=== Text ===
I will first prove that if $f(x)$ is a continuous and $\pi$-periodic function on $\mathbb{R}$, then $$\int_{-\infty}^{\infty} f(x) \, \frac{\sin^{2}(x)}{x^{2}} \, dx = \int_{0}^{\pi} f(x) \, dx$$ provided that both integrals converge.
We will need that fact that $$\sum_{n=-\infty}^{\infty} \frac{1}{(z+n \pi)^{2}} = \csc^{2}(z).$$
(See THIS QUESTION for a derivation.)
$$\begin{align} \int_{-\infty}^{\infty} f(x) \, \frac{\sin^{2}(x)}{x^{2}} \, dx &= \sum_{n=-\infty}^{\infty} \int_{n \pi}^{(n+1) \pi} f(x) \frac{\sin^{2}(x)}{x} \, dx \\ &= \sum_{n = -\infty}^{\infty} \int_{0}^{\pi} f(u+ n \pi) \, \frac{\sin^{2}(u + n \pi)}{(u + n \pi)^{2}} \, du \\ &= \sum_{n=-\infty}^{\infty} \int_{0}^{\pi} f(u) \, \frac{\sin^{2}(u)}{(u + n \pi)^{2}} \, du \\ &= \int_{0}^{\pi} f(u) \sin^{2}(u) \sum_{n=\infty}^{\infty} \frac{1}{(u+n \pi)^{2}} \, du \\ &= \int_{0}^{\pi} f(u) \, du \end{align}$$
Jack D'Aurizio already showed that the integral is equivalent to $$I(n) = 2^{2n} \int_{-\infty}^{\infty} \frac{\sin^{2n+2}(x)}{x^{2}} \, dx. $$
So using the above formula, we get $$\begin{align} I(n) &= 2^{2n} \int_{0}^{\infty} \sin^{2n}(x) \frac{\sin^{2}(x)}{x^{2}} \, dx = 2^{2n}\int_{0}^{\pi} \sin^{2n}(x) \, dx \\ &= 2^{2n+1} \int_{0}^{\pi/2} \sin^{2n}(x) \, dx = 2^{2n+1} \frac{1}{2^{2n}} \binom{2n}{n} \frac{\pi}{2} \tag{1}\\&= \binom{2n}{n} \pi . \end{align}$$
$(1)$ Wallis's integral
=== Material shown ===
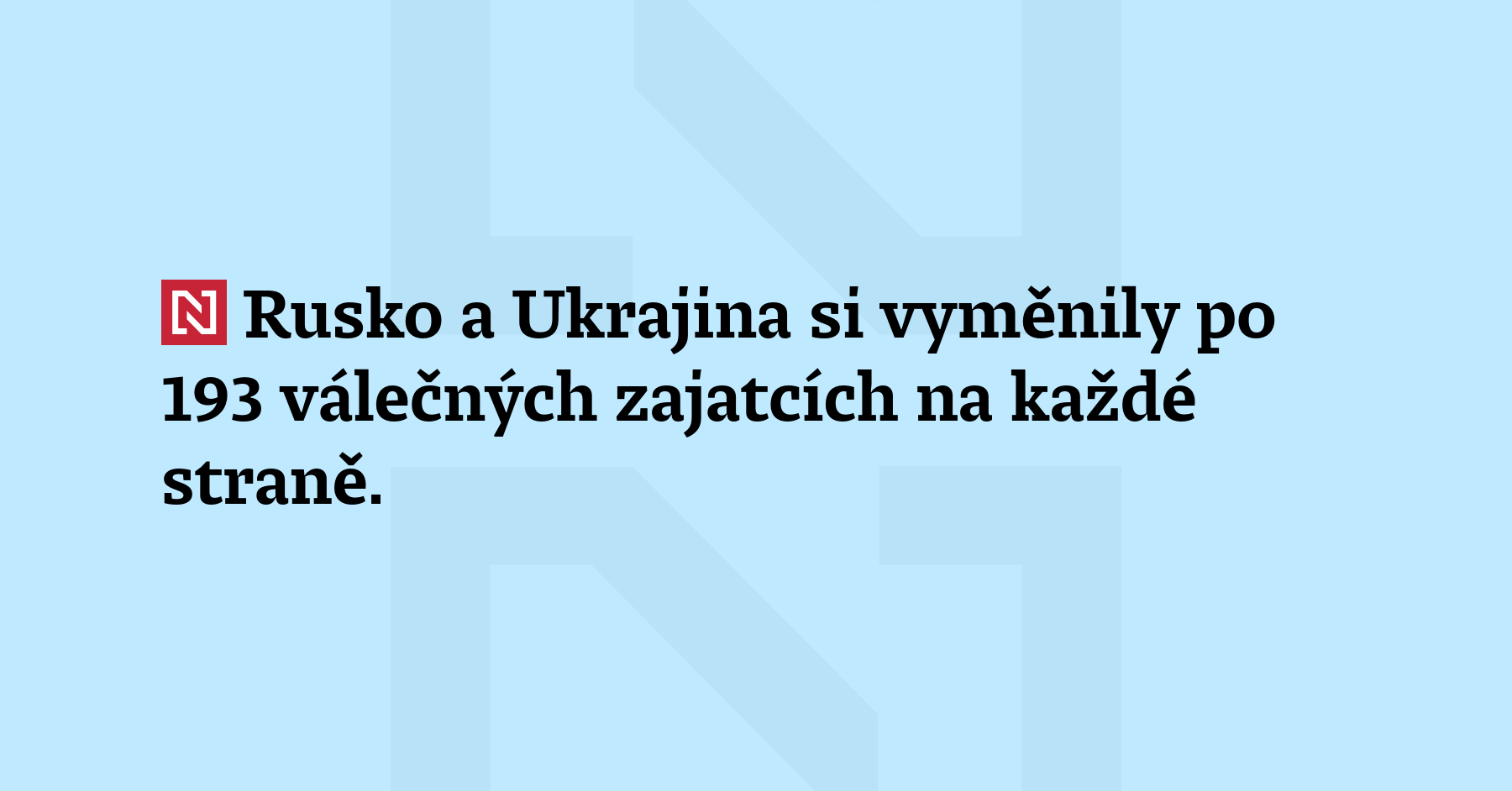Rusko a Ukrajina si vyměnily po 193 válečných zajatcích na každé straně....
===
=== Material shown ===
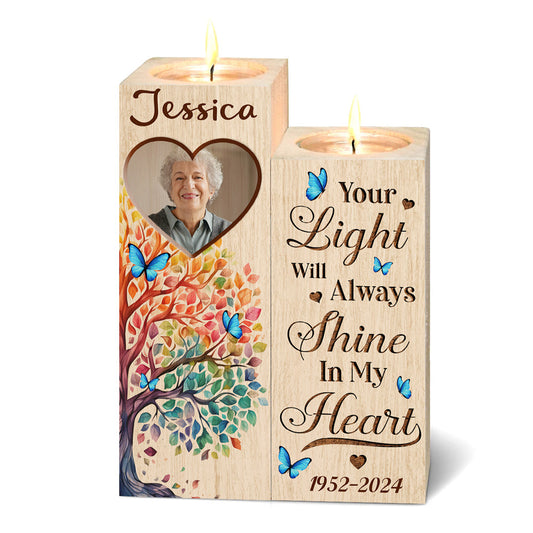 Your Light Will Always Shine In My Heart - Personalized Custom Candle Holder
===
§ What you need to do
**1)** In the derivation, rewrite the passage starting at "I will first" and ending at "both integrals converge.", changing "continuous" to "smooth".
**2)** In the derivation, which named integral is cited for the step marked (1)?

§ List of answers
**1)**
I will first prove that if $f(x)$ is a smooth and $\pi$-periodic function on $\mathbb{R}$, then $$\int_{-\infty}^{\infty} f(x) \, \frac{\sin^{2}(x)}{x^{2}} \, dx = \int_{0}^{\pi} f(x) \, dx$$ provided that both integrals converge.

**2)** Wallis's integral.